We researched project tracking tools, processes, and capabilities for City of Austin projects, as well as practices and tools used by other governments.

Main research questions we sought to understand:

  • What project tracking tools and project management systems currently exist at the City?
  • Who and how many are using existing public facing project reporting/tracking tools (CIVIC, new Bond Tool?, etc.)?
  • What project information/data are City staff already collecting?
  • How many “smart” and open government projects are active, planned or completed at the City of Austin?
  • How might we bin departments/offices by current capabilities and infrastructure?

Competitive Analysis: “Best in class” - what online portfolio management/project tracking tools are already out there? Ex. UK, Canada, Mexico, etc.

Documentation from our desk research is here.

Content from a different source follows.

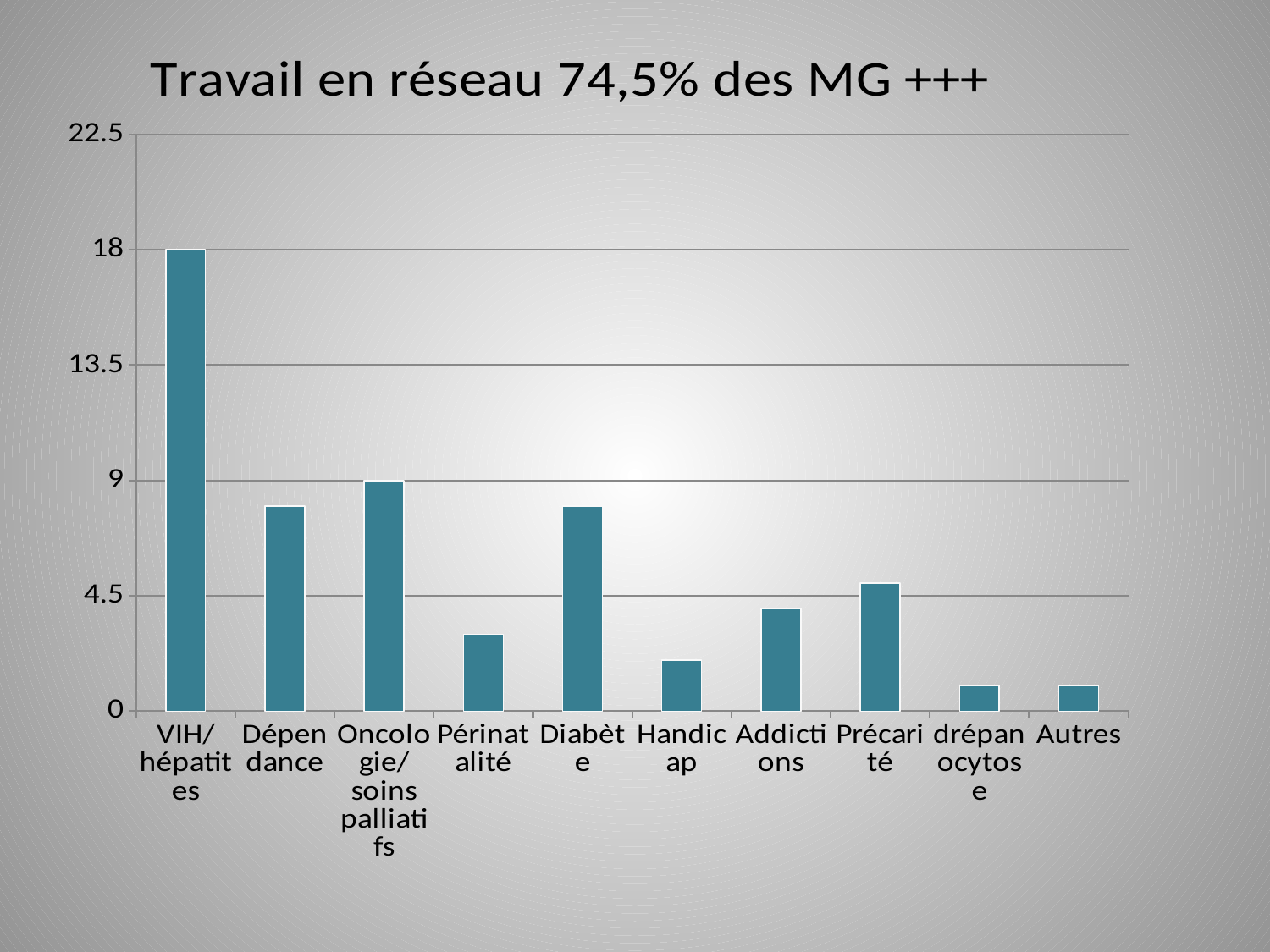
What is the value for Oncologie/soins palliatifs? 9 Is the value for Dépendance greater or less than 4.5? greater What is the difference between the values for VIH/hépatites and Oncologie/soins palliatifs? 9 What kind of chart is shown on the slide? bar chart Which is larger, the value for Précarité or the value for Handicap? Précarité How many categories are shown on the x axis? 10 Is the value for Addictions greater or less than 4.5? less Which category has the highest value? VIH/hépatites What is the title of the chart? Travail en réseau 74,5% des MG +++ What is the value for VIH/hépatites? 18 Which is larger, the value for Diabète or the value for Périnatalité? Diabète Is the value for Diabète greater or less than 9? less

List of project tracking tools currently at use by City of Austin departments is here.

Field Research

Conducted in-person interviews with City of Austin staff and members of the public to understand needs, desires, and capabilities for tracking project information.

  • City staff interviews: Conducted 3 group discussions with City staff (7-10 per interview) from various departments in June 2017.
  • Public stakeholder interviews: Conducted 8 in-person interviews with community members active in local issues, between June-August 2017.

Synthesis Methods

Interview Debriefs: Concluded each interview with an immediate 30-60-minute debrief to document on post-it notes key quotes, stories, and takeaways. Post-its were color coded as followed:

  • Teal - knowledge and facts

  • Rose - experiences

  • Magenta - quotes

  • Lime - ideas and suggestions

  • Orange - questions

Pattern Identification: Clustered takeaways from the interviews and identified key themes. These patterns continued to be merged, resorted, and/or eliminated throughout synthesis. We labeled each theme.

Insight Generation: Came up with statements of truth based on patterns identified from the interviews. These statements describe “what is” and try to reveal the truth, needs, and experiences of people involved.

Identification of User Stories: Drafted statements of what users of a project tracking tool need (known as user stories). User stories inform how we design and build a project tracking tool.